*Textauszug*:

--------------------

Das Hauptaugenmerk für den Wettkampfbereich sollte auf der Umsetzung des neuen Regelwerkes liegen, während bei der Selbstverteidigung die Abwehr von Angriffen in Bodenlage ein wichtiges Thema war. Als in Halle 2 mit kleinen koordinativen Spielchen bereits das Aufwärmen begann, gab Georg den Wettkämpfern noch einen kleinen Überblick zu dem, was im Laufe des Tages folgen sollte. Danach ging es aber auch hier zur Sache. Nach dem spezifischen Aufwärmen wurde bei den Pratzen-übungen hauptsächlich an der Deckungs-arbeit und am Pushing, dem aktiven Schieben des Gegners „gefeilt“. Selbstverständlich kamen in der ersten Trainingseinheit auch noch die Kampfwesten zum Einsatz.  Bei Frank ging es nicht minder anstrengend zu, trotzdem hatten die Sportler ihren Spaß beim Ausführen der Techniken, was nicht zuletzt auch an seiner gewohnt lockeren Art des Referierens lag.

Nach anstrengenden 2 Stunden hatten sich die Sportler ihre Mittagspause redlich verdient. Wie immer war für die Versorgung bestens gesorgt. Neben Wienern und belegten Brötchen gab es auch reichlich leckeren Kuchen, den unsere Mitglieder bzw. deren Eltern extra gebacken hatten. Zusammen mit dem Kaffee ließen es sich die Teilnehmer bei angenehmen Temperaturen in Freien schmecken und nutzen Pause zu angeregten Gesprächen mit Gleichgesinnten.

--------------------

*Deine Aufgabe*: Aktualisiere im Textauszug alles von „Nach anstrengenden 2“ bis einschließlich „Gesprächen mit Gleichgesinnten.“, indem du „Mittagspause“ durch „Essenspause“ ersetzt, und gib diesen Teil vollständig wieder.

--------------------

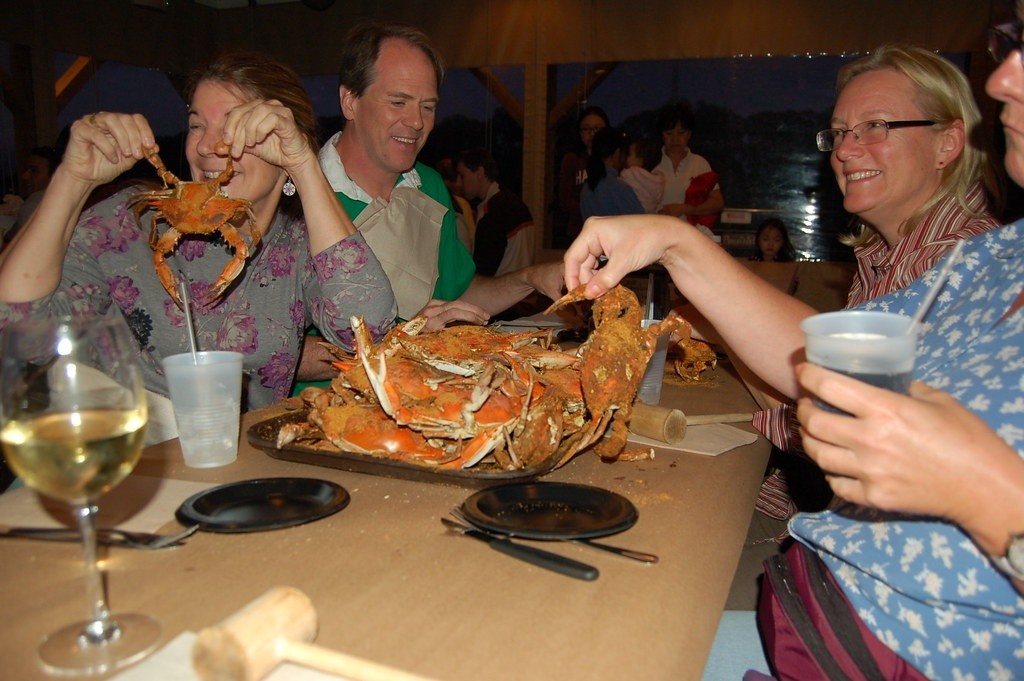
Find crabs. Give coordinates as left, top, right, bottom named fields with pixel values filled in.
left=125, top=141, right=262, bottom=310
left=276, top=280, right=716, bottom=471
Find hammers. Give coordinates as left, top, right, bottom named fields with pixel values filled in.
left=193, top=585, right=434, bottom=680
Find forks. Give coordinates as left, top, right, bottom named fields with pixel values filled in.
left=449, top=504, right=659, bottom=563
left=8, top=523, right=201, bottom=548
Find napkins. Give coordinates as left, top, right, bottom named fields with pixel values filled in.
left=492, top=308, right=570, bottom=335
left=352, top=185, right=449, bottom=321
left=110, top=630, right=345, bottom=681
left=601, top=414, right=760, bottom=456
left=1, top=474, right=219, bottom=534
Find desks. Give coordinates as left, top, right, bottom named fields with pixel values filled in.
left=0, top=330, right=769, bottom=681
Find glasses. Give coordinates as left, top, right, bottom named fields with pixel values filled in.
left=815, top=119, right=938, bottom=151
left=987, top=23, right=1024, bottom=66
left=579, top=126, right=600, bottom=133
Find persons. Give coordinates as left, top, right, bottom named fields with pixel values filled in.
left=563, top=1, right=1024, bottom=681
left=559, top=106, right=609, bottom=242
left=668, top=40, right=1005, bottom=520
left=315, top=20, right=565, bottom=335
left=0, top=48, right=399, bottom=416
left=579, top=127, right=645, bottom=223
left=740, top=218, right=809, bottom=261
left=430, top=152, right=475, bottom=255
left=455, top=142, right=535, bottom=279
left=616, top=137, right=666, bottom=214
left=649, top=97, right=724, bottom=219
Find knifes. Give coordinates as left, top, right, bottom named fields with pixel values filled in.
left=439, top=517, right=598, bottom=582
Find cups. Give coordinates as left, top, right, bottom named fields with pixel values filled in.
left=800, top=310, right=921, bottom=416
left=163, top=351, right=244, bottom=469
left=637, top=319, right=669, bottom=405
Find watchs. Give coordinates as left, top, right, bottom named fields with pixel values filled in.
left=993, top=531, right=1024, bottom=587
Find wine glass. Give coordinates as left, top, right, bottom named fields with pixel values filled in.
left=0, top=311, right=164, bottom=676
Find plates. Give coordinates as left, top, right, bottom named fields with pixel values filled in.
left=175, top=478, right=350, bottom=533
left=460, top=482, right=639, bottom=540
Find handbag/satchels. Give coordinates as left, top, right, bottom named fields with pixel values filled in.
left=757, top=543, right=931, bottom=681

--------------------

*Antwort*:
Nach anstrengenden 2 Stunden hatten sich die Sportler ihre Essenspause redlich verdient. Wie immer war für die Versorgung bestens gesorgt. Neben Wienern und belegten Brötchen gab es auch reichlich leckeren Kuchen, den unsere Mitglieder bzw. deren Eltern extra gebacken hatten. Zusammen mit dem Kaffee ließen es sich die Teilnehmer bei angenehmen Temperaturen in Freien schmecken und nutzen Pause zu angeregten Gesprächen mit Gleichgesinnten.